--- Tareas ---
• A. Contesta estas preguntas sobre el fragmento de Greifswald:
(i) ¿Qué alijo se trajo a Greifswald tras la “Operación Patria”?
(ii) ¿Hasta cuántos grados se llegó allí durante las fiestas navideñas?
(iii) ¿De qué color suelen ser las lucecitas del collar de diodos para perros?
• B. Prolonga el fragmento sobre Greifswald a partir de donde termina.

--- Fragmento extraído ---
Tras el
manifiesto éxito de la “Operación Patria” llevada a cabo durante estas navidades,
he regresado a Greifswald portando un considerable alijo de legumbres y
embutidos que espero garanticen mi supervivencia hasta una nueva incursión en
territorio español. A mi regreso a la joya del Báltico he encontrado
temperaturas mucho más suaves de lo esperado; al igual que en la submeseta norte
española, durante las festividades navideñas aquí han tan gozado hasta diez
graditos, con lo que toda la nieve caída durante diciembre ha desaparecido en
contra de todos los pronósticos de mis compañeros de laboratorio. Después ha
caído algo más, pero en cualquier caso nada del otro jueves y sin haber
desembocado en mayores problemas logísticos. Los zombis tendrán que esperar un
poco más. Tampoco creáis que con el deshielo los greifswalditas hayan podido sentirse
empujados salir de sus casas, porque años de desgracias los han hecho cautos y
ni siquiera han osado asomar la nariz. Aunque
el frío no es excesivo, los días siguen siendo igual de cortos y la pobre
iluminación de la ciudad (la diferencia con el alumbrado público propio de la
dilapidación de los erarios públicos españoles es abrumadora) no invita a
garbeos vespertinos. Hay una farola de baja potencia cada muchos metros, y las
calles están sumergidas en la penumbra, hasta el punto de que un nuevo producto
ha irrumpido en el mercado de los dueños de perros: el collar de diodos, un
siniestro artefacto con lucecitas titilantes, por lo general rojas, que permite
que no pierdas de vista a tu mascota cuando paseas por los oscuros parques de
la ciudades alemanas a partir de las cuatro de la tarde. Digo que es siniestro
porque tiene toda la pinta de incorporar un llavero con un botón que el dueño
podría apretar para volarle la cabeza al chucho en caso de un comportamiento
inadecuado (o no ejemplar, como el de nuestro querido Duque de Palma). Como
representante de una cultura superior e inmensamente endeudada, no puedo sino
sentir una extraña mezcla de lástima y profunda admiración por la voluntad de esta
gente para pagar con una vida más triste la sostenibilidad de sus cuentas
públicas.

Entradas de un conjunto de datos
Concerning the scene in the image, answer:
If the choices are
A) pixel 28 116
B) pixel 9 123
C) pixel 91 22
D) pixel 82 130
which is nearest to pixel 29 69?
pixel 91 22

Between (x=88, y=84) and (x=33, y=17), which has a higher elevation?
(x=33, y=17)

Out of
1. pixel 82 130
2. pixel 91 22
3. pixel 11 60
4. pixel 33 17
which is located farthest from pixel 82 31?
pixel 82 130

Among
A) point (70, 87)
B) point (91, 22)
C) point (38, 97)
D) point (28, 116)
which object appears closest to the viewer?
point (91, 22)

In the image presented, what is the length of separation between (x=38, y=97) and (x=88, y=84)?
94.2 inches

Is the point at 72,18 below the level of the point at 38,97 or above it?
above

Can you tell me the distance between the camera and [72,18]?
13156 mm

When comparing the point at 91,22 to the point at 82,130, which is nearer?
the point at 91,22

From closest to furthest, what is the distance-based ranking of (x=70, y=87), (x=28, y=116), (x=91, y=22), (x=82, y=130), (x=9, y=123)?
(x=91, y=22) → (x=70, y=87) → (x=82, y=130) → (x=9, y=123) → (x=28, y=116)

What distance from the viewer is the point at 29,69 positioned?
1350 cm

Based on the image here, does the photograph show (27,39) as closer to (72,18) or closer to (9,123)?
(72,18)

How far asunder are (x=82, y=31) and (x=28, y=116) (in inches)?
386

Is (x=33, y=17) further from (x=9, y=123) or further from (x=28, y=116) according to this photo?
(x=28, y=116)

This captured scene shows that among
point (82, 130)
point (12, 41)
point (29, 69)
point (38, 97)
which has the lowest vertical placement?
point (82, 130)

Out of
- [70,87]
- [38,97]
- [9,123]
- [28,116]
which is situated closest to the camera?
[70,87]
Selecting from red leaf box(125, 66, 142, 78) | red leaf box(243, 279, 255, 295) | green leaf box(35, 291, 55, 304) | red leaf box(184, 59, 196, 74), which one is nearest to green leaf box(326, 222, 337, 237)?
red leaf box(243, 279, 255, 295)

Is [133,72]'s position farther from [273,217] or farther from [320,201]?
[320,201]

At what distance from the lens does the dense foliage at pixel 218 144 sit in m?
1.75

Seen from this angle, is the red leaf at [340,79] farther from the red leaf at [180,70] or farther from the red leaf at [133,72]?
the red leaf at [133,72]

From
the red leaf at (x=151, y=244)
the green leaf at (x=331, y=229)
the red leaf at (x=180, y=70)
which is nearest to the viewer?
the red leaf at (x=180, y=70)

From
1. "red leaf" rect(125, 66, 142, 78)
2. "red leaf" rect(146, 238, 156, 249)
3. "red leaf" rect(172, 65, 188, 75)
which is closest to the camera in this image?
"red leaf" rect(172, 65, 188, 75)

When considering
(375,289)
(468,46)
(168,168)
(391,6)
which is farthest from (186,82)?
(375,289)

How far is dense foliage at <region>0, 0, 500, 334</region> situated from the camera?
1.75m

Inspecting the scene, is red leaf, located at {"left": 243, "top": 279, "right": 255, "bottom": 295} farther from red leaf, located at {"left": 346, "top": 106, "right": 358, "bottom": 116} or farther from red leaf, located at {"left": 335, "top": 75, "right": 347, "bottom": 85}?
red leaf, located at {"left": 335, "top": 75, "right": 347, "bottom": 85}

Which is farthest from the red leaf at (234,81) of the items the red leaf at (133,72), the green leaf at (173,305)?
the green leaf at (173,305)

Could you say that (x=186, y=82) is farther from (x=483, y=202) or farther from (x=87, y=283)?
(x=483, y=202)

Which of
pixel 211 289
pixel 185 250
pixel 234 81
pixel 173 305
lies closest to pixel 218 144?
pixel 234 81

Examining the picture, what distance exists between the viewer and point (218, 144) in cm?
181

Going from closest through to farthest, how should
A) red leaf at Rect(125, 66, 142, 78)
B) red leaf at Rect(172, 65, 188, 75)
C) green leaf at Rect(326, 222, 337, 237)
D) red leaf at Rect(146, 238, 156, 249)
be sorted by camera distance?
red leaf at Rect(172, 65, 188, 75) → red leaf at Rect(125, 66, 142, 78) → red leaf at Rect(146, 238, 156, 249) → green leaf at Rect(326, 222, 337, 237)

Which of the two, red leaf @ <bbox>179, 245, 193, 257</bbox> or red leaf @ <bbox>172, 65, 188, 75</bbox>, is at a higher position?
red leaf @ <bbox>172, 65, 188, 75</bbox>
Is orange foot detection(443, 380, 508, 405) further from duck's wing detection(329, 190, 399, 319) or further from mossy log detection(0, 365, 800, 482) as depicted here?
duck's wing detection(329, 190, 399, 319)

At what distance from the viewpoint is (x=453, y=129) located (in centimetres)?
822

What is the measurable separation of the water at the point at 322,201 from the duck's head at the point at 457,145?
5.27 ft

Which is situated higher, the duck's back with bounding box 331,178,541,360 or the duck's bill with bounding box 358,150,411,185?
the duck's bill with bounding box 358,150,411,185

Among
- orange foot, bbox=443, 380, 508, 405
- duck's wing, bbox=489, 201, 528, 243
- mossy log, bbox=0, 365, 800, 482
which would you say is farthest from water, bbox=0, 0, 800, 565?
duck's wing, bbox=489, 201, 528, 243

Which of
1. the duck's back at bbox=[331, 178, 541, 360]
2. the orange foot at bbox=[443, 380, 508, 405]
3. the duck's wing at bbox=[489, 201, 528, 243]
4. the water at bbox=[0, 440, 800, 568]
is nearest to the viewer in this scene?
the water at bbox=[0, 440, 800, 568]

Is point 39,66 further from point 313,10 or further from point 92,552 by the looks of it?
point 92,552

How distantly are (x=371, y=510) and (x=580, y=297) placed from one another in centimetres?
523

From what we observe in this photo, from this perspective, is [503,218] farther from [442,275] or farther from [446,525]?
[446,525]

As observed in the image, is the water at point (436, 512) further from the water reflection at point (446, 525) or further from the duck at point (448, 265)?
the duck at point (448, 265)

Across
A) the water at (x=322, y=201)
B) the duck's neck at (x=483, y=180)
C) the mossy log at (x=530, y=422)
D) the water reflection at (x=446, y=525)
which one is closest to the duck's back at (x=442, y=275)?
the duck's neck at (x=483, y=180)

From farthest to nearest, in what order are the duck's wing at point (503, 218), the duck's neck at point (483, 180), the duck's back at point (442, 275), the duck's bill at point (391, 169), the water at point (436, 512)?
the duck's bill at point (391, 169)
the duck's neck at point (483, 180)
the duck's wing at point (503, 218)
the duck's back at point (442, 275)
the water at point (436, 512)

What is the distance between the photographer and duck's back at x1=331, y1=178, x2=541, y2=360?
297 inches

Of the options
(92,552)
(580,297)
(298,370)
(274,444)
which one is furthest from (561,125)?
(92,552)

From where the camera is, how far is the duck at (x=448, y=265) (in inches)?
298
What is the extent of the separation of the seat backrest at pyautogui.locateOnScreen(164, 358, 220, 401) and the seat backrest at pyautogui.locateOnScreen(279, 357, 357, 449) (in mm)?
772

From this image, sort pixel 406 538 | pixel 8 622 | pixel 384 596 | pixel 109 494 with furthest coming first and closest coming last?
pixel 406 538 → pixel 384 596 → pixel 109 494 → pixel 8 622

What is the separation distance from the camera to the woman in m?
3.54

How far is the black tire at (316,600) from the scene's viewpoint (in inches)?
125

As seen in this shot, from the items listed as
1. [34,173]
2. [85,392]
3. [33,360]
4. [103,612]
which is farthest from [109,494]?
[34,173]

--- Respuestas escritas ---
• A.
(i) Un considerable alijo de legumbres y embutidos.
(ii) Hasta diez grados.
(iii) Por lo general, rojas.

• B.
El trabajo duro
ha comenzado en el laboratorio, y la terrible dispersión de los materiales y
equipos de trabajo a lo largo y ancho de las tres plantas del Instituto de
Bioquímica convierte cada jornada en una especia de yincana en la que uno corre
constantemente el riesgo de olvidarse cosas y deambular por los pasillos a ida
y vuelta cual pollo sin cabeza. Paralelamente, la inmensa cantidad de reuniones,
seminarios y demás eventos hace de la organización semanal del trabajo una suerte de carrera de
obstáculos que desgasta la mente casi tanto como las escaleras tornean mis
poderosos muslos. Realmente los días dan poco de sí, y eso significa que, como
de costumbre, me estoy viendo obligado a ir alargando poco a poco mi jornada
laboral con el fin de avanzar con el proyecto. Cuando tenga novedades al
respecto, os lo haré saber. La cuestión es que llega uno a casa a las siete o
las ocho de la tarde, tres o cuatro horas tras la puesta de sol, y sin
demasiadas ganas de jolgorio. Gracias a Dios estoy consiguiendo minimizar mi
vida social y entregarme de manera libre, gozosa y autodestructiva a los
videojuegos. Creí que no podría reengancharme a esta mierda, después de unos
cuantos años de inactividad. Pero gracias al Todopoderoso, me equivocaba. El
jaco es lo que tiene; no conoce el orgullo y siempre concede una segunda
oportunidad a quienes un día le dieron la espalda. Además, mi conexión a
internet (incluida en el precio de mi alquiler) ha demostrado holgura y
velocidad más que suficientes para poder relacionarme con mis amigos burgaleses
de toda la vida de la única forma en la que realmente nos sentimos hermanados:
matándonos a tiros entre nosotros, o alojando plomo virtual en la cabeza de
algún enemigo común. Puede que la tecnología hipotecase nuestras relaciones
sociales en su día, pero qué duda cabe de que ha salvado nuestras almas de
niños violentos que de cuando fuesen mayores sólo querían hacer justicia sin
luz ni taquígrafos. Hace tres o cuatro años, uno de ellos me decía “Tío, creo
que aún estoy un poco verde; muchas noches, al meterme a la cama, me quedo
mirando el techo en la oscuridad y me doy cuenta de que lo único que de verdad quiero
ser es un superhéroe”.
Bendita
inocencia.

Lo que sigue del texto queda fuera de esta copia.